Wednesday, January 16, 2013

Converting Between Unix Time And DateTime

Unix time is the time value used in Unix based operating systems and is often exposed by Unix based APIs. To convert it to, or from, a .NET System.DateTime simply calculate the number of seconds since the Unix Epoch, midnight on the 1st January 1970. I’ve created a little class you can use to do just that.
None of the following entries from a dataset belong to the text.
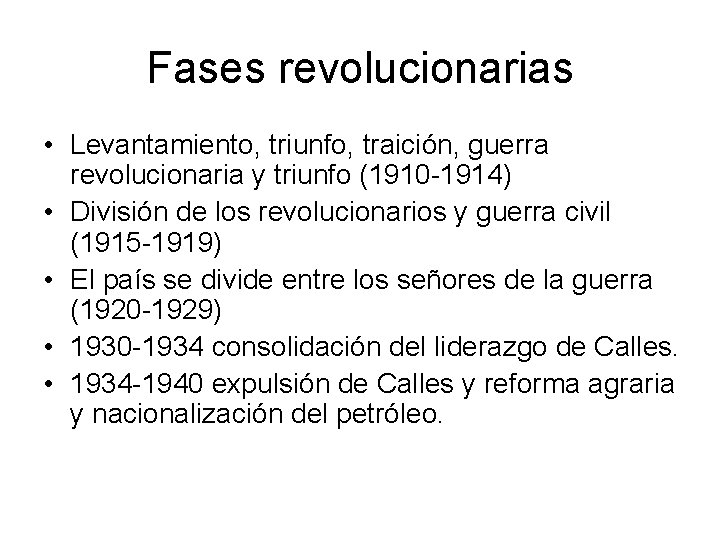 Fases revolucionarias

• Levantamiento, triunfo, traición, guerra revolucionaria y triunfo (1910-1914)
• División de los revolucionarios y guerra civil (1915-1919)
• El país se divide entre los señores de la guerra (1920-1929)
• 1930-1934 consolidación del liderazgo de Calles.
• 1934-1940 expulsión de Calles y reforma agraria y nacionalización del petróleo.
Note that the Unix Epoch is UTC, so you should always convert your local time to UTC before doing the calculation.

public class UnixTime
{
private static readonly DateTime epoch = new DateTime(1970, 1, 1, 0, 0, 0, DateTimeKind.Utc);

public static long FromDateTime(DateTime dateTime)
{
if (dateTime.Kind == DateTimeKind.Utc)
{
return (long)dateTime.Subtract(epoch).TotalSeconds;
}
throw new ArgumentException("Input DateTime must be UTC");
}

public static DateTime ToDateTime(long unixTime)
{
return epoch.AddSeconds(unixTime);
}

public static long Now
{
get
{
return FromDateTime(DateTime.UtcNow);
}
}
}

You can convert from Unix time to a UTC DateTime like this:

var calculatedCurrentTime = UnixTime.ToDateTime(currentUnixTime);

Convert to Unix time from a UTC DateTime like this:

var calculatedUnixTime = UnixTime.FromDateTime(myDateTimeValue);

And get the current time as a UTC time value like this:

Console.Out.WriteLine(UnixTime.Now);
 
As an interesting aside, the 32 bit signed integer used in older Unix systems will overflow at 14 minutes past 3 o’clock and 7 seconds on the morning of 19th January 2038 and interpret the date as 1901. I shall come out of retirement and spend happy well paid hours as a ‘unix time consultant’. 64 bit systems will overflow in the year 292,277,026,596.

5 comments:

Unknown said...

Where were you last week with this Post?! It is funny, because I needed the same thing for an open source project I was doing and wrote code that was very similar.

Anonymous said...

Omg u don't handle leap seconds!! W00t!

Mike C said...

Would it be worth handling DateTimeKind.Local to convert the dateTime to UTC ourselves, and only throw the exception on DateTimeKind.Unspecified?

Mike Hadlow said...

Mike C,

Yes, that'd be a valuable addition. Thanks.

Anonymous said...

Will we be able to get another 70+ years by using unsigned 32-bit integers?